* _YOUR TASKS_:
1. In the passage on CDH13 promoter methylation in colorectal cancer, which tissue types are compared against cancer tissue? List each one.
2. Extend the passage on CDH13 promoter methylation in colorectal cancer with the part that comes after its final sentence.

* _SELECTED PASSAGE_:
The detailed steps of the systematic search and selection procedures of literature are shown in Fig. 1. According to the above inclusion criteria, finally, 9 case–control studies with 998 tissue samples were included in this study.^[16–24] Of these eligible studies, 6 studies with 258 CRC and 144 normal tissue samples assessed the correlation between CDH13 promoter methylation and CRC in CRC versus normal tissues,^{[16,17,19,21–23]} 5 studies with 316 CRC and 298 adjacent tissue samples assessed the correlation between CDH13 promoter methylation and CRC in CRC versus adjacent tissues,^{[16,18,20,21,24]} 3 studies with 67 CRC and 68 premalignant tissue samples assessed the association between CDH13 promoter methylation and CRC in CRC versus premalignant lesions.^[19,21,23] Additionally, 3 studies with 191 CRC samples evaluated the association of CDH13 promoter methylation with clinicopathological features.^[19,20,24]Table 1 summarizes the main characteristics of the included studies.

Flow diagram of the literature selection.

Table 1.

General characteristics of the included studies in the report.

3.1.

Open in a new tab

3.2. Correlation between CDH13 promoter methylation and CRC in cancer versus controls

The pooled data from 9 studies including 488 cases with CRC, 48 premalignant tissues, 298 adjacent tissues, and 144 normal tissues were included in this study. A random-effects model was used in cancer versus control groups. Our findings showed that the rate of CDH13 promoter methylation was significantly higher in cancer tissues than in normal, adjacent, and premalignant tissues (cancer tissues vs normal tissues: OR = 16.94, 95% CI = 6.10–47.10, P < 0.001; cancer tissues vs adjacent tissues: OR = 20.06, 95% CI = 5.45–73.80, P < 0.001; cancer tissues vs premalignant tissues: OR = 2.23, 95% CI = 1.05–4.74, P = 0.038) (Fig. 2). The above analysis suggested that CDH13 promoter methylation had a significantly increased risk of CRC. However, more studies comparing CRC and premalignant lesions should be essential to further confirm our results in the future.

* _ENTRIES SUPPLIED_:
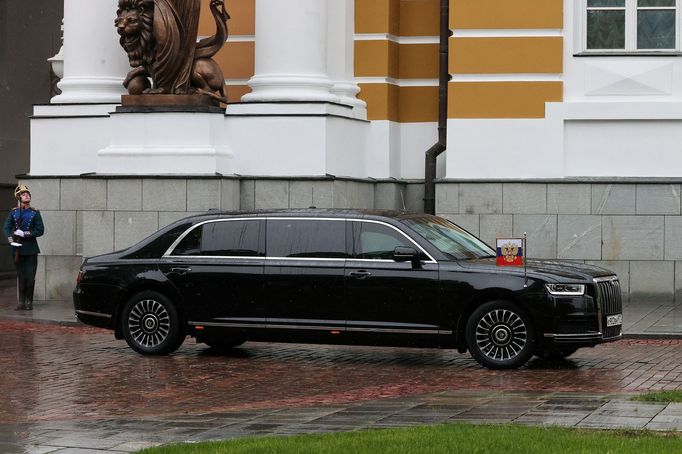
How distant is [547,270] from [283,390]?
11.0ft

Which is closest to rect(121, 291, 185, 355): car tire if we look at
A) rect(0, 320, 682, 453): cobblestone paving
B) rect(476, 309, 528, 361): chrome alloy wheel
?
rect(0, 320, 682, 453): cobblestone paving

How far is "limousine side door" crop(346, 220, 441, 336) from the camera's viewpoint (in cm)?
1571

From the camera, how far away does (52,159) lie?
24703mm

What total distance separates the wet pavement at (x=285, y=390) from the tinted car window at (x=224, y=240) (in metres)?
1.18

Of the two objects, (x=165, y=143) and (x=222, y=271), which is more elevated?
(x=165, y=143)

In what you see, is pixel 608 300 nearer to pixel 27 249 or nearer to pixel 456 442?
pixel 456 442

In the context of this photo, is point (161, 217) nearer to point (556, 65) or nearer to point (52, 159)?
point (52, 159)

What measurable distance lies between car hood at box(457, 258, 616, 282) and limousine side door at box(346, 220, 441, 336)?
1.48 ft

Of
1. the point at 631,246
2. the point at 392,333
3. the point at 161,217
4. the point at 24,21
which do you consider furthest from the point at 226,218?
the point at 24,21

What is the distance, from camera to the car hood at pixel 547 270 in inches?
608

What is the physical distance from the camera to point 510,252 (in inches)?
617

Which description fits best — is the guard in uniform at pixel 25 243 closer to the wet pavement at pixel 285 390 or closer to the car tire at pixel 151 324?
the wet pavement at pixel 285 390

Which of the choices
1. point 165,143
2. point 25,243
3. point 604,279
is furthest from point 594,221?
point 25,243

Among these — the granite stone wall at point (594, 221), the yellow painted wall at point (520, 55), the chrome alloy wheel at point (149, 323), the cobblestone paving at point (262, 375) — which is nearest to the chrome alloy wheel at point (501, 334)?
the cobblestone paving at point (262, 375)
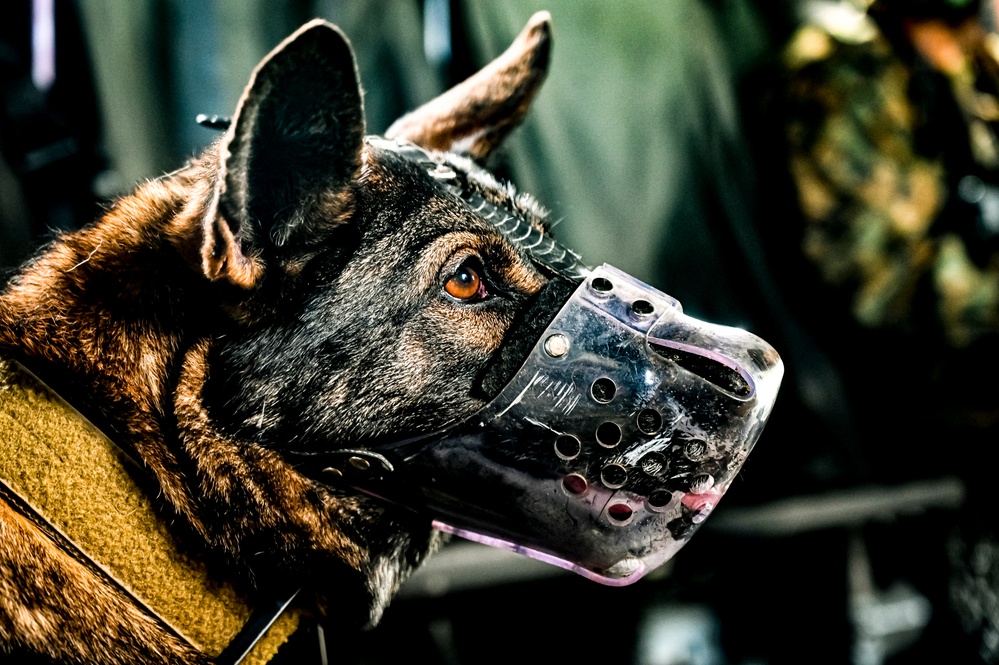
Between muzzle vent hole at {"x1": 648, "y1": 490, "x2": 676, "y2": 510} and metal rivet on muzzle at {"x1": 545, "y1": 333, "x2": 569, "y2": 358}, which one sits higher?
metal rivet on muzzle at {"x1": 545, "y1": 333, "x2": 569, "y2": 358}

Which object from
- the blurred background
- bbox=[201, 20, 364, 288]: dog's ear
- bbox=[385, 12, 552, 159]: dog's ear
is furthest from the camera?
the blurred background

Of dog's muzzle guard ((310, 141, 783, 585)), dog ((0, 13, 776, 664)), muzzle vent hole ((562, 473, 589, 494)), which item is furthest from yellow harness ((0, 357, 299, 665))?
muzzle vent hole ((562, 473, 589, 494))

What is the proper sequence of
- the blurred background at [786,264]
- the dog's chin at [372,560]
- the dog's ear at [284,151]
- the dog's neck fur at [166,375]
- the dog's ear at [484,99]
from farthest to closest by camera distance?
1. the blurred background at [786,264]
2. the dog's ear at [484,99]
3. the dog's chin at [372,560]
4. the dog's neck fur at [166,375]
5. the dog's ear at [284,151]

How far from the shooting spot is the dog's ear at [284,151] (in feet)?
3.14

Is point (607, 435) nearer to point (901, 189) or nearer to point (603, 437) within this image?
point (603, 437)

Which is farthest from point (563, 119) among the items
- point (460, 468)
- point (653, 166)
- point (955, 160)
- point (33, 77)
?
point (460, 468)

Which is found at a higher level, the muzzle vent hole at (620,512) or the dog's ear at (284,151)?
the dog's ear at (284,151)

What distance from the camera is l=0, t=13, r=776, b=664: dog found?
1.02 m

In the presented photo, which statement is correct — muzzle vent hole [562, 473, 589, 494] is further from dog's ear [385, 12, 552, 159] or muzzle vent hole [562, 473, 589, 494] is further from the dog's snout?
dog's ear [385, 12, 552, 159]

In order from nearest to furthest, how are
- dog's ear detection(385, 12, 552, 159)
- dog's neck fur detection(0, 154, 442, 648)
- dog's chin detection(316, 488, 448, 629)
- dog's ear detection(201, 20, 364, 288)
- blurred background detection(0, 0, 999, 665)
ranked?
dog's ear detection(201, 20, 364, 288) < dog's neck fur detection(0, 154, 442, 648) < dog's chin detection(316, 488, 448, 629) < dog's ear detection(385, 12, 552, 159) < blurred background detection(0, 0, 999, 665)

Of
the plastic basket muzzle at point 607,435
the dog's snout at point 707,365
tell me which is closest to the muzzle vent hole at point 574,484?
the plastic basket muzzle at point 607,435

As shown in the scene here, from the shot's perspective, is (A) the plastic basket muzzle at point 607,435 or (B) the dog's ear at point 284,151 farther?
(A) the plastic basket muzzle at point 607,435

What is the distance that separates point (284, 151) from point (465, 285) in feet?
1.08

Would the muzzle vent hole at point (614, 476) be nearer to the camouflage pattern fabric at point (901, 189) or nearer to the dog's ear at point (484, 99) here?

* _ANSWER SET_:
1.
Normal tissues
Adjacent tissues
Premalignant tissues (premalignant lesions)

2.
Forest plot of the correlation between *CDH13* methylation and CRC, including 9 studies with 488 CRC, 298 adjacent, 144 normal, 68 premalignant tissues (cancer tissues vs normal tissues: OR = 16.94, 95% CI = 6.10–47.10, P < 0.001; cancer tissues vs adjacent tissues: OR = 20.06, 95% CI = 5.45–73.80, P < 0.001; cancer tissues vs premalignant tissues: OR = 2.23, 95% CI = 1.05–4.74, P = 0.038).

3.3. Subgroup and sensitivity analyses in CRC versus adjacent tissues

When cancer tissues were compared to adjacent tissues, significant heterogeneity existed (I² = 65.9%). Subgroup analysis based on ethnic population was carried out to find the difference. The result demonstrated that CDH13 promoter methylation had significantly increased risk of CRC in Asians and Caucasians (OR = 23.31, 95% CI = 1.79–304.06, P = 0.016; OR = 24.28, 95% CI = 8.04–73.31, P < 0.001, respectively) (Fig. 3).

Forest plot of subgroup analysis based on ethnicity for *CDH13* promoter methylation in CRC versus adjacent tissues. Asian population: OR = 23.31, 95% CI = 1.79–304.06, P = 0.016; Caucasian population: OR = 24.28, 95% CI = 8.04–73.31, P < 0.001.

Next, a sensitivity analysis was determined to assess the influence and stability by deleting one study. When we removed this study by Wang et al.^[24] (Fig. 4), I² dramatically reduced to 0.0%, indicating no obvious evidence of heterogeneity. A fixed-effects model was used. The pooled OR was not significantly changed (OR = 38.99, 95% CI = 14.69–103.50, P < 0.001), suggesting the stability of our results.

Forest plot of a sensitivity analysis by deleting one study for *CDH13* promoter methylation in CRC versus adjacent tissues. I² = 0.0%, OR = 31.92, 95% CI = 12.14–83.92, P < 0.001.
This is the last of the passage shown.